Какой-то непостижимый рок накрепко связал Лермонтова и Мартынова едва ли не с детства. Родились оба в октябре: правда, Михаил в Москве в 1814-м, а Николай – в Нижнем Новгороде в 1815 году. Дом отца, статского советника Соломона Михайловича Мартынова, считался одним из самых богатых. Когда Мартынов-старший с семейством – женой и восемью детьми – решил переехать в Москву, он выгодно продал свою недвижимость городским властям. Впоследствии в этом особняке размещалась больница, прозванная «мартыновской». Детство Николая прошло в подмосковном имении Иевлево-Знаменское. В соседнем Середникове – имении Столыпиных, родственников Елизаветы Алексеевны Арсеньевой – бабушки Лермонтова, юный поэт отдыхал три лета подряд с 1828 по 1830 год. Поскольку визиты между соседями были делом обычным, можно предположить, что именно в то время произошло первое знакомство Мишеля и Николя.
В 1832 году 18-летний Лермонтов стал учеником петербургской Школы Гвардейских Подпрапорщиков и Кавалерийских Юнкеров, куда спустя год поступил и Мартынов. Они стали постоянными партнерами по фехтованию. Из воспоминаний Николая Мартынова: «…Я гораздо охотнее дрался на саблях. В числе моих товарищей только двое умели и любили так же, как я, это занятие: то были гродненский гусар Моллер и Лермонтов. В каждую пятницу мы сходились на ратоборство…»
В негласных традициях Школы были прозвища. Лермонтова окрестили Маёшкой – в честь М-r Mayeux – горбуна-уродца, персонажа старинных французских карикатур, а Мартынова прозвали homme féroce – «свирепый человек». Александр Тиран, однокашник, объяснял это так: «Бывало, явится кто из отпуска поздно ночью, приговаривая: «Ух, как холодно!» – «Очень холодно?» – спрашивает Мартынов. – «Ужасно». И тогда Мартынов в одной рубашке идет на плац, потом, конечно, болен. Или говорят: «А здоров такой-то! какая у него грудь славная». – «Разве у меня не хороша?» – выскакивает вперед Мартынов. – «Все ж не так», – говорят ему. – «Да ты попробуй, ты ударь меня по груди». – Его и хватят так, что опять болен на целый месяц». Этот «свирепый человек» при каждом удобном случае пытался продемонстрировать, что не хуже других.
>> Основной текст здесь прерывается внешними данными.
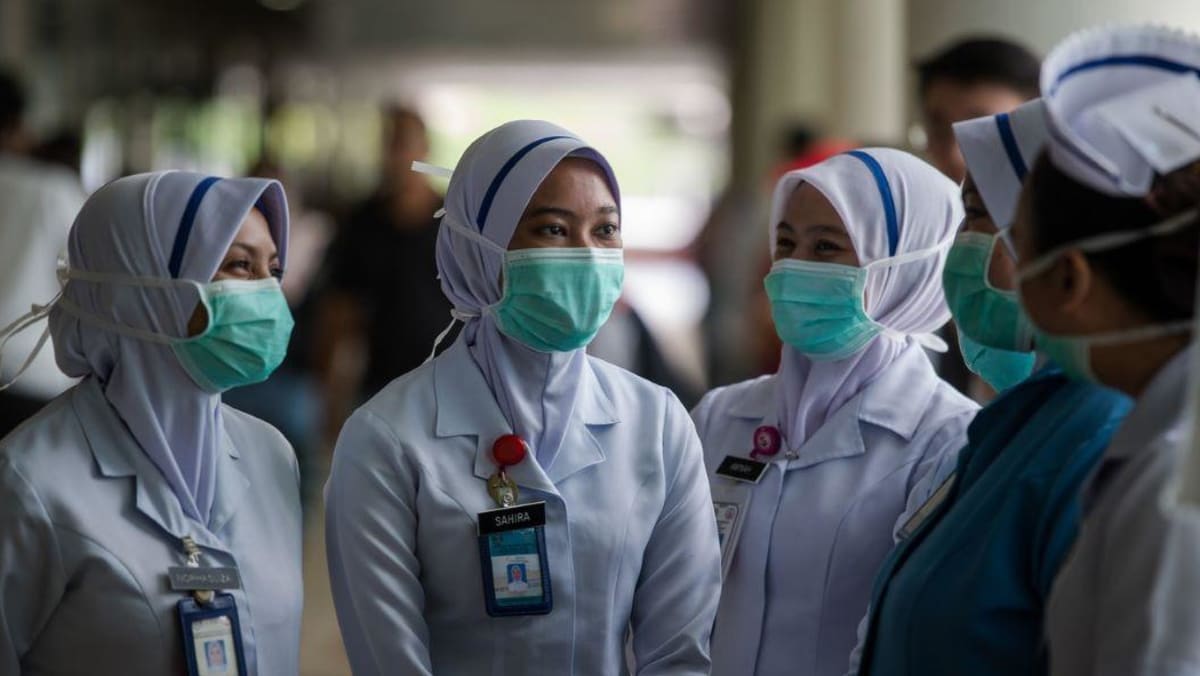 在 PAS MP 批评“紧身”服装后，马来西亚的医疗团体捍卫护士制服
Воспитанники Школы каждую среду выпускали рукописный журнал «Школьная Заря», для которого Маёшка рисовал карикатуры и писал стихи, а «свирепый человек» отвечал за прозу. «В них сказывался талант в обоих», – впоследствии вспоминал А. Тиран. Творчество сблизило их настолько, что в письме Е.Г. Быховец Лермонтов рекомендовал ей Мартынова «как товарища и друга». По свидетельству современников, они были друзьями-соперниками, но с юношеским максимализмом пытались дружить на равных.
В декабре 1835 года, окончив Школу, Лермонтов отправился корнетом в гусарский полк, расквартированный в Царском Селе, а Мартынов – в кавалергарды. Кстати, в одном полку с ним служил Жорж Дантес – ничем не выдающийся французский офицер. До его дуэли с Пушкиным оставалось еще два года.
Михаил и Николай теперь встречались на великосветских балах, и, кроме того, бывая в Москве, поэт наведывался в дом Мартыновых, поскольку был увлечен младшей сестрой Николая – Натали.